Y Combinator has a small ~12 person team that makes the software that runs YC. Hardly any investors write software, but YC was started by programmers so it's natural for us to solve our problems that way. We believe our software is a key competitive advantage and we are investing aggressively in new software products.
As a member of the software team, you'll get full access to the YC program, just like founders do. You'll learn the ins and outs of how YC works, and you'll get to follow and learn from hundreds of companies. You'll meet some of the most successful people in the startup world and get exposed to the best startup ideas. And of course, if you ever want to start your own company, you’ll learn a lot about that from working at YC.
Y Combinator is best known for our accelerator batch program, which has helped companies like Airbnb, Stripe and Instacart get started. What is lesser known are the resources that YC provides after the batch -- our YC-only hiring platform (workatastartup.com), regular event planning for alumni founders, and internal software platform for helping founders stay in touch. Our scope keeps increasing, and we’re now looking to bring on a Product Engineer to help us scale our impact even more.

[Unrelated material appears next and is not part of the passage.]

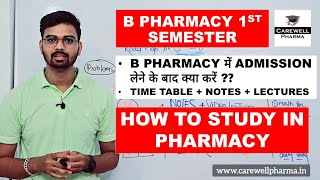 B Pharmacy 1st semester  How to Study  B Pharmacy में Admission लेने के बाद क्या करें  Carewell [upl. by Krucik]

You’ll be working directly with a small software team full of kind people who are eager to help you get up-to-speed. You’ll be relied upon not only to help us tackle our hefty roadmap, but to also explore how YC can leverage its unique structural advantages to help our founders hire great people and build their companies after the batch ends.
In this role, you will:
YC is small: the whole company is only 85 people, and our software team makes up 15. We prefer having a small, tight knit crew in which we trust each product engineer to have a ton of autonomy and use their good judgement on what to build — and to build it fast.
Most of our teammates are former founders of founding engineers — we’ve found this tracks to the type of ownership and product-focused approach to our work. You’ll work alongside and learn from a pretty low-ego, impressive crew: the 10th employee at Carta, the 7th engineer at Salesforce, the engineer who built the Facebook Feed, and many former YC founders. (And that’s not even mentioning the Group Partners like Garry and Harj.)
We operate like a startup: our roadmaps evolve very organically, we ship new products and experiment constantly, and we try to be as intellectually honest about what’s working and what’s not working. We look for kind, low-ego collaborative people because we’re all contributing to a monolith codebase — and we and we’re eager to help out wherever we can — to help the founders, our Group Partners, or contribute to new parts of the code that we’ve never touched before.
YC is also knee-deep in applying AI tools and techniques across all of our product surface areas, and investor-focused work is no exception. We’re happy to share more when we chat in person.
We're looking to work with people who generally impress us. If you've written some impressive software before, whether for yourself or a company, we want to hear about it: what made it technically challenging, why it was hard to get people to use it, and what it took to get it over the finish line.
We also want to work with people who love building full stack web apps. While our stack is Rails, React and Postgres, mostly we’re just a bunch of pragmatic builders who are excited about shipping and having impact. We also talk to customers regularly, whether it’s founders or investors or even our fellow employees. So engineers who have sought out product + engineering roles in the past are the best fit and have the most fun here.
We’re also looking for people who are optimistic about what technology has in store for our future. Our overarching goal is to support founders who all want to use software, AI and technology as their means to improve how we work and live. And we’re here to do what we can to help them.
Lastly, the software team has a lot of individual responsibility and access to sensitive information, so we need to hire people we can trust. Your ability to make good trade-offs and exercise good judgement is particularly important to us.
Location: YC is headquartered in San Francisco and we’re looking for people who either live in the SF Bay Area or are willing to relocate. We are mostly in-office because we like being in-person and hanging out; we have reasonable flexibility with WFH on a case-by-case basis.
Compensation: $185K to $300K base salary, depending on experience. We also offer carry in the YC fund, which offers potential upside in the YC investment fund. (It would be the investment equivalent of upside at a startup.)
Benefits: Our full benefits package includes medical, vision, and dental plans, infertility benefit, STD/LTD, life insurance, commuter benefits, flexible spending account, health savings account, 401(k) + 4% matching, generous parental leave, paid holidays and flexible paid time off policy.
Work Authorization: Employer is willing to sponsor certain employment visas in accordance with company policy.
Y Combinator considers qualified applicants with criminal histories, consistent with applicable federal, state, and local law including San Francisco’s Fair Chance Ordinance. Y Combinator is committed to protecting the privacy of the personal information of job applicants and complying with the California Consumer Privacy Act.
The YC internal software is mostly written in Ruby on Rails and React. It runs on AWS and PostgreSQL. Previous experience developing web apps will be helpful, but we don't care if you've used React or Rails specifically.
Note: Hacker News is written in Lisp, but Hacker News is run by a separate team.